TASK STATEMENT ::
From the line containing "статистика из личного" to the final line of the material below, return every line exactly. Do not include pictures.

MATERIAL FOR THE TASK ::

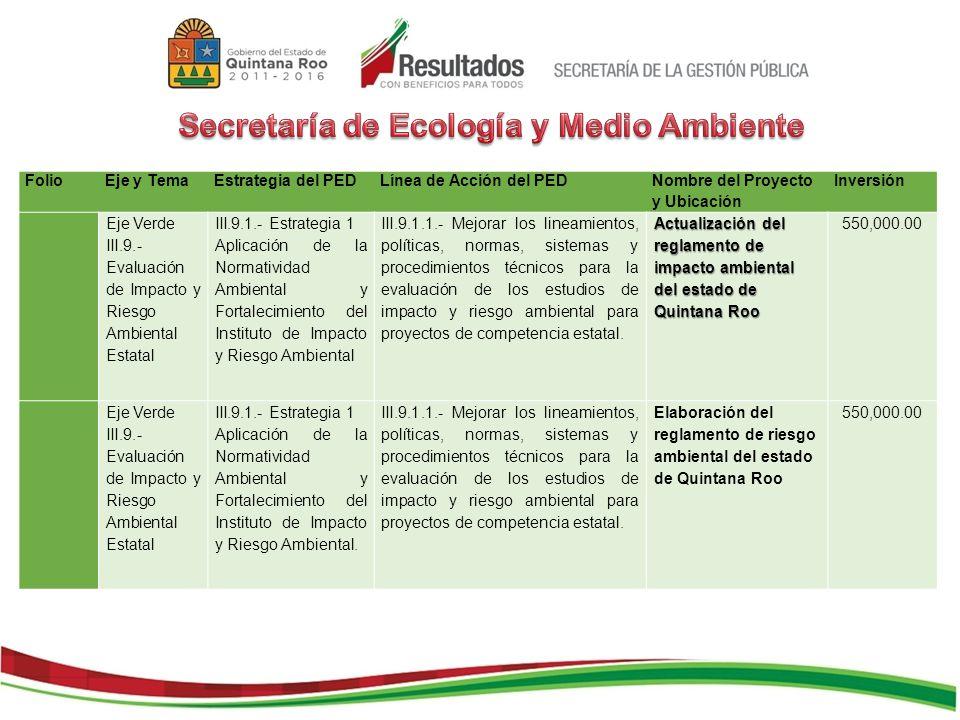 FolioEje y TemaEstrategia del PEDLínea de Acción del PED Nombre del Proyecto y Ubicación Inversión Eje Verde III.9.- Evaluación de Impacto y Riesgo Am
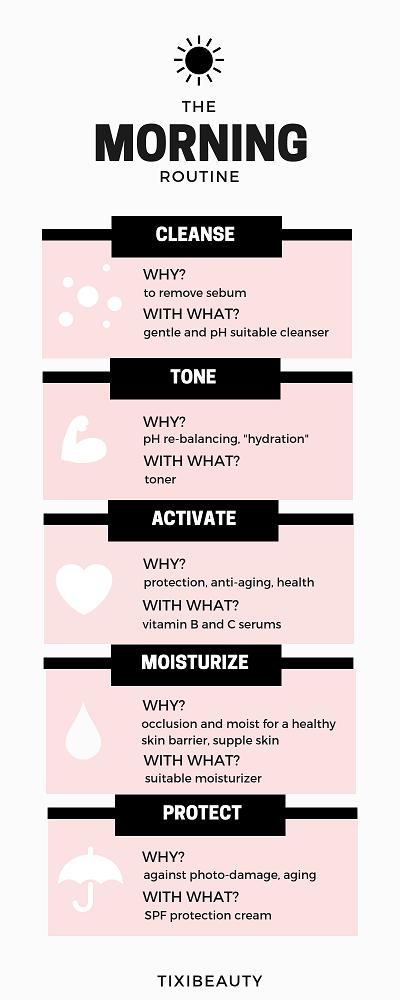 Skincare routine  #skincareroutine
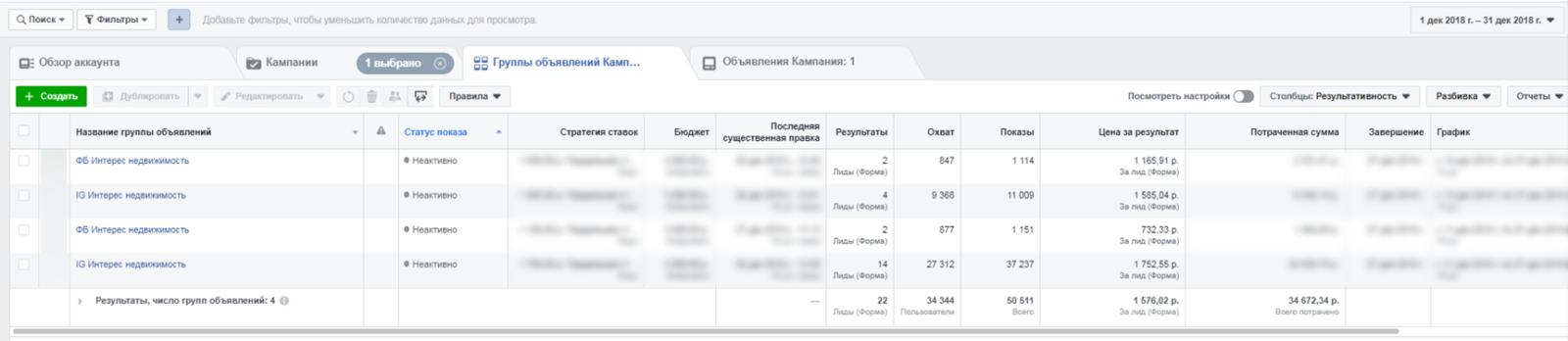 статистика из личного кабинета facebook и instagram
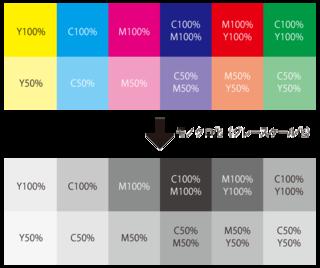 カラーデータをモノクロで印刷したい
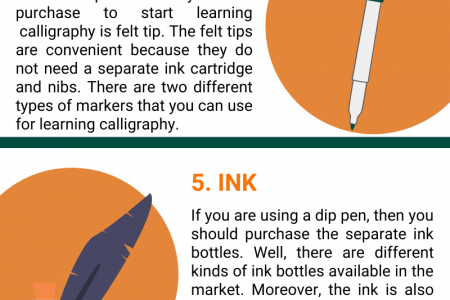 Essential Supplies to Get Started In Calligraphy Infographic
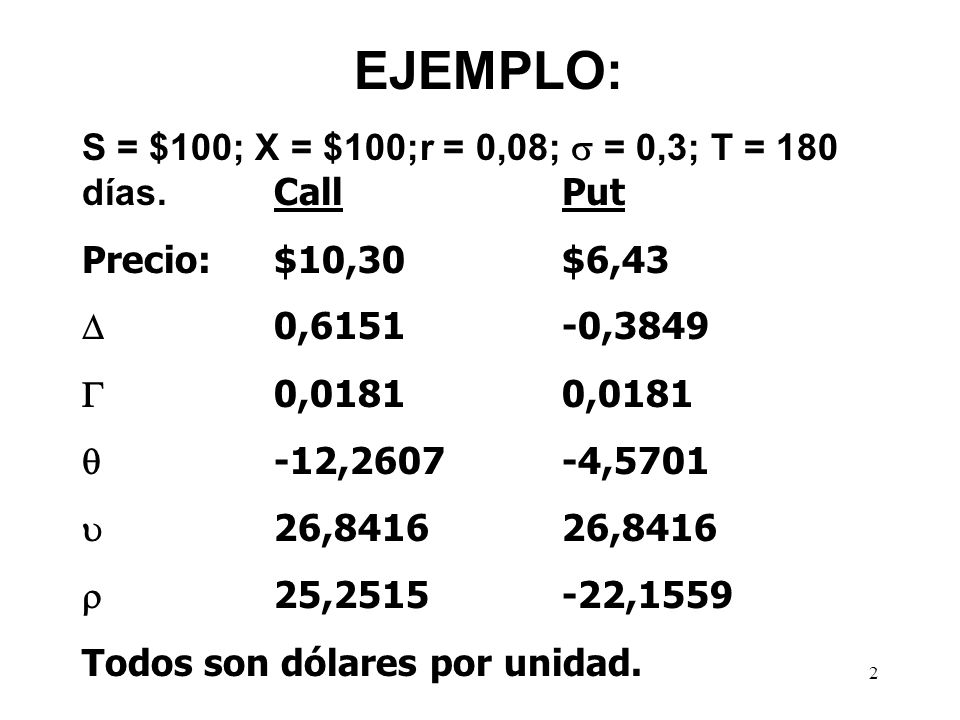 Forex ejemplo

EXERCISE OUTPUT ::
 статистика из личного кабинета facebook и instagram
 カラーデータをモノクロで印刷したい
 Essential Supplies to Get Started In Calligraphy Infographic
 Forex ejemplo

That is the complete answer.